I don't know why, but I've always liked the number 7. I don't have the number anywhere in my date of birth and I've never lived at house number 7. Maybe it's just a comfortable familiar number, there being 7 days in the week. Maybe it's to do with the number supposedly being the amount of things we can remember readily. I don't know.
So what's this got to do with knitting? Well as I was working on the front neck and armhole decreases on the Twister tonight (whilst watching Jonathan Ross on TV - great show!) I realised that each side seemed to be pretty close to the number of stitches I needed for the shoulders. Which was a bit odd as I still had another 20-odd decrease rows left to do.
That's when I checked my decrease notes. (I had noted down each row number with a mark for the neck/armhole decrease where required right up to the shoulder shaping - its' the only way I can keep track when the decreases are at different rates).
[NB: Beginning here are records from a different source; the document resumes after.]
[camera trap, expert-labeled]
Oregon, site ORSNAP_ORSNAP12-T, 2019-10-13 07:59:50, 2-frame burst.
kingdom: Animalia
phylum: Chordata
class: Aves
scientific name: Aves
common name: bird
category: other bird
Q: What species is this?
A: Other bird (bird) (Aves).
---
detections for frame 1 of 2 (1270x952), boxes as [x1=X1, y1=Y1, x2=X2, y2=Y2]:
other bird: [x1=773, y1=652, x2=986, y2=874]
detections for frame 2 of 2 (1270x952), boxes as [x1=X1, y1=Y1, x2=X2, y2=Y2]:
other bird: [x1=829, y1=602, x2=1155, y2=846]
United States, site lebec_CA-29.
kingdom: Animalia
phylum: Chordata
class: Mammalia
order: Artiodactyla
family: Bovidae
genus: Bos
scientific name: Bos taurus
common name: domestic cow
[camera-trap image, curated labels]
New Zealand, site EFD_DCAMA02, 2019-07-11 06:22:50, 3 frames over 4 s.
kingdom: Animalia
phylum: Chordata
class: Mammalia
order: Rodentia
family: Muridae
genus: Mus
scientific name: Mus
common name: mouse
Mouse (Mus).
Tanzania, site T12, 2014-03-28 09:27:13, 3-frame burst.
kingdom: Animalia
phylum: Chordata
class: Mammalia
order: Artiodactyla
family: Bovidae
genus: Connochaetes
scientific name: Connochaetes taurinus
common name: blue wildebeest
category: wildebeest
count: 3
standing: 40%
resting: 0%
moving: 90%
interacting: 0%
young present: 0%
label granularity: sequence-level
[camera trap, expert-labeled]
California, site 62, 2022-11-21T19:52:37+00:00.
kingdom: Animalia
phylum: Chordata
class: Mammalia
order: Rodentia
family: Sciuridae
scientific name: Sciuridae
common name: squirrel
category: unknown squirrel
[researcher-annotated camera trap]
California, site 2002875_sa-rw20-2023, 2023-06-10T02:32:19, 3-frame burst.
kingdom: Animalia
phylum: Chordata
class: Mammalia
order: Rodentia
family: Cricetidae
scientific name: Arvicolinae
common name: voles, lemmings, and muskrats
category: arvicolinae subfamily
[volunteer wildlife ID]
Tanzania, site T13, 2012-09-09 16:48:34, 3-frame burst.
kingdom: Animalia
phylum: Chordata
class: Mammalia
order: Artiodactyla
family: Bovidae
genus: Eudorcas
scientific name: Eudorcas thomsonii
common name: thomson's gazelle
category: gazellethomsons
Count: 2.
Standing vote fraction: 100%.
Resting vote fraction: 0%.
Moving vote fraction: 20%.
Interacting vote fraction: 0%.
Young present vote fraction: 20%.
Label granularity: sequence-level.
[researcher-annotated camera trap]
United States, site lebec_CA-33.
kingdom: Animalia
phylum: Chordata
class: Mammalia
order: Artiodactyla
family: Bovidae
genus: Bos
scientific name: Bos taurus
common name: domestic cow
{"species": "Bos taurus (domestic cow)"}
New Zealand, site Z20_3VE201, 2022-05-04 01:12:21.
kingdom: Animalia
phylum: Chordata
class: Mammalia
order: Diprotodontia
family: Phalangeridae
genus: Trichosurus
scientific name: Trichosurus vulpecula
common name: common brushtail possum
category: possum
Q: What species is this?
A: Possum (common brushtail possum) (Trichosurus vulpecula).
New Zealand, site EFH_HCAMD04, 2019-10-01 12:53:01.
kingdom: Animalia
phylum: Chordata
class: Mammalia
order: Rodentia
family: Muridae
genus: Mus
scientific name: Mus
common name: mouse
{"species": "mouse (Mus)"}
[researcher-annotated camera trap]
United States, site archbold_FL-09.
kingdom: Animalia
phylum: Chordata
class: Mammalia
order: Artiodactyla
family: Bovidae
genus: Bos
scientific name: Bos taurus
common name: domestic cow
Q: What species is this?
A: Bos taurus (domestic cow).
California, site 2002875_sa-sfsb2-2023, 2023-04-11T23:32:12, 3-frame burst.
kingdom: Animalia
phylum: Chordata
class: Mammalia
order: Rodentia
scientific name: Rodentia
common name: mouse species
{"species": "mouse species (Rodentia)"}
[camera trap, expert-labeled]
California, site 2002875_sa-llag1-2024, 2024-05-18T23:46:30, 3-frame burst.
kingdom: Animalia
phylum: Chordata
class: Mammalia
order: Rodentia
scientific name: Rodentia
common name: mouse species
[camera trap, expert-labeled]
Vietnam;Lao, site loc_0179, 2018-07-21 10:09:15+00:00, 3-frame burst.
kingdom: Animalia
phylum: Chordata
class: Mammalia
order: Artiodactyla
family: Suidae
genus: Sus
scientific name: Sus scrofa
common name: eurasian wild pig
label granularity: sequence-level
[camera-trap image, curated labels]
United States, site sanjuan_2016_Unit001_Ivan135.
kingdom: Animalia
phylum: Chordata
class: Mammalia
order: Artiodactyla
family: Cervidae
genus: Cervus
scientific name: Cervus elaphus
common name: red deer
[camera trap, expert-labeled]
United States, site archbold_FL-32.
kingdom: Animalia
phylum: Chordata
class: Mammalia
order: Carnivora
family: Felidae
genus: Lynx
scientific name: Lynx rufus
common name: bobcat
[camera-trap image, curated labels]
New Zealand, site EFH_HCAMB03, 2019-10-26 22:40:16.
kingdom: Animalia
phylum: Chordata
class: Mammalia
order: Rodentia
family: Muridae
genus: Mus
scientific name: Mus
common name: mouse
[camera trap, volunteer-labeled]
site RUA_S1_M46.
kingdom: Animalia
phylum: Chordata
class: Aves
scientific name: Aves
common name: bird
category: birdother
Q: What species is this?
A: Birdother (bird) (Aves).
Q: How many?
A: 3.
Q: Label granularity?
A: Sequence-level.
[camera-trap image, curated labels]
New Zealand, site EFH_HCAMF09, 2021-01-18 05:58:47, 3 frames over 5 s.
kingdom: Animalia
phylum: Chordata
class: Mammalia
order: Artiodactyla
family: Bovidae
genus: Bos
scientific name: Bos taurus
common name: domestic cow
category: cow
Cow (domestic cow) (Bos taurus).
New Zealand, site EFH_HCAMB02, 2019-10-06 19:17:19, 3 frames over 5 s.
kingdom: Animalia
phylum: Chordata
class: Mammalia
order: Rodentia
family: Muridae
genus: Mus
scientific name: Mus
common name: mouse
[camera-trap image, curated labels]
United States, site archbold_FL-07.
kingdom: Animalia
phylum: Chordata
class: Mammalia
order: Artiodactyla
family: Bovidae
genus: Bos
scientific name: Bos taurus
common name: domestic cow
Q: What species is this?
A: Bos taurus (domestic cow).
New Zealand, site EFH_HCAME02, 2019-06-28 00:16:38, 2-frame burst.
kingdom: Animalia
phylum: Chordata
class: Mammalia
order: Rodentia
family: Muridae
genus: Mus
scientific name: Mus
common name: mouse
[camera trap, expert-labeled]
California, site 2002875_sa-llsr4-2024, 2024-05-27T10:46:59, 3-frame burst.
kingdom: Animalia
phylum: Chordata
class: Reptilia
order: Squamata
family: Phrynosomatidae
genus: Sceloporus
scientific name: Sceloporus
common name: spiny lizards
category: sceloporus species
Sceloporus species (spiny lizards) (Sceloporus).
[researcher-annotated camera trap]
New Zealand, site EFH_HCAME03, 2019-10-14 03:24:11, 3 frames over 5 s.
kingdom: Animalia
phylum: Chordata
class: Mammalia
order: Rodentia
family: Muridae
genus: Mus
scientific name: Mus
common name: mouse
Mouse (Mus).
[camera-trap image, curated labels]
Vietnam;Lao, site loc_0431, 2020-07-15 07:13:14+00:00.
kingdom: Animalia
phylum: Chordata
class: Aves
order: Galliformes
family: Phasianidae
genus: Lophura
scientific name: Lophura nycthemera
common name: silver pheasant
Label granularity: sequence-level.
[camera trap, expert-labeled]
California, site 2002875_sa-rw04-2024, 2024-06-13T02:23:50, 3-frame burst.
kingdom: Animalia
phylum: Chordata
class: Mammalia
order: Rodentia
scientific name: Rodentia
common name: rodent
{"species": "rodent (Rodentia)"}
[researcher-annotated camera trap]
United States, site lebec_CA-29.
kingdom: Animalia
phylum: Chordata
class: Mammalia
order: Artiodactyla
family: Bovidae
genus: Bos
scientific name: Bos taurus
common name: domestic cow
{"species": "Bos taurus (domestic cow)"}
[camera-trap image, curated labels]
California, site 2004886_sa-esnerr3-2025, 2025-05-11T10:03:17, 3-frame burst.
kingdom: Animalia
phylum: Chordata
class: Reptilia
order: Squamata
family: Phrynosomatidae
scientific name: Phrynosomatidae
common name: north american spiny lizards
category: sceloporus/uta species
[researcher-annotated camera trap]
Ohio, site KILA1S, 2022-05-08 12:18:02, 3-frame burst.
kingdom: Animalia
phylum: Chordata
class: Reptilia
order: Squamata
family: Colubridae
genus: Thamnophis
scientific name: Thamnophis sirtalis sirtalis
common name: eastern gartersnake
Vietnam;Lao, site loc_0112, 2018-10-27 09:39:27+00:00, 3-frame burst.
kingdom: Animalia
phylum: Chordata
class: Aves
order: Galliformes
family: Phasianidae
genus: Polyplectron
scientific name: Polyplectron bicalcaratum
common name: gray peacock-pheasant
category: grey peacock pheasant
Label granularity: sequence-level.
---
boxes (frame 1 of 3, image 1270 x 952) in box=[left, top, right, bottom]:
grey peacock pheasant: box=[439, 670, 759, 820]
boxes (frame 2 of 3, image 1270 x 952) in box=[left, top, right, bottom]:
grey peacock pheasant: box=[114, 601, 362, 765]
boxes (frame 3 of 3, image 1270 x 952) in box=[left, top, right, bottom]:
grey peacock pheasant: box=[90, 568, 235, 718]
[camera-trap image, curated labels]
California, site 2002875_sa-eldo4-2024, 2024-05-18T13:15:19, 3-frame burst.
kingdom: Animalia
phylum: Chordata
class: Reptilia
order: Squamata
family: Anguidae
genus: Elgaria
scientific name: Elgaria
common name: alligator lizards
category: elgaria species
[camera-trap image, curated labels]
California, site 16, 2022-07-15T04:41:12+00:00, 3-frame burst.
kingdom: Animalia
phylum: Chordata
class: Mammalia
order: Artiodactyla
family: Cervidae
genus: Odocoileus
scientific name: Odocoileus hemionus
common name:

Of course I should have checked them when I first wrote them down, but hindsight is a wonderful thing, right?
It came as no surprise to find that I'd carried on the armhole decreases way further than I should have done in my notes, and I needed to undo 7 (there's that number again!) rows of work on both sides of the front. Thankfully they were only rows of 30-odd stitches each side.
Of course it was irksome to undo what I had spent time creating, and to be regressing rather than going forwards. But as I worked the slow, deliberate tinking movements, I realised that it was actually quite satisfying. I wasn't going to fudge around the problem and always know it was there, even if others didn't notice. I was carefully peeling it back to the point where I could make the error disappear. Magically erased. Vanished.
Now the offending 7 rows of decreases have gone. The shaping is as it should be. The problem never existed. :-)
Oh and Della - my confidence is slowly growing that I will have enough yarn left for the remaining sleeve. But I've still got my fingers crossed.
1 comment:
How much worse it could have been. 14 rows, 21, 28 ...
Twister is going to be really special. You're lavishig so much time, love and attention on it. Even the yarn is something out of the ordinary. If knitting karma runs true it'll be a favourite for years.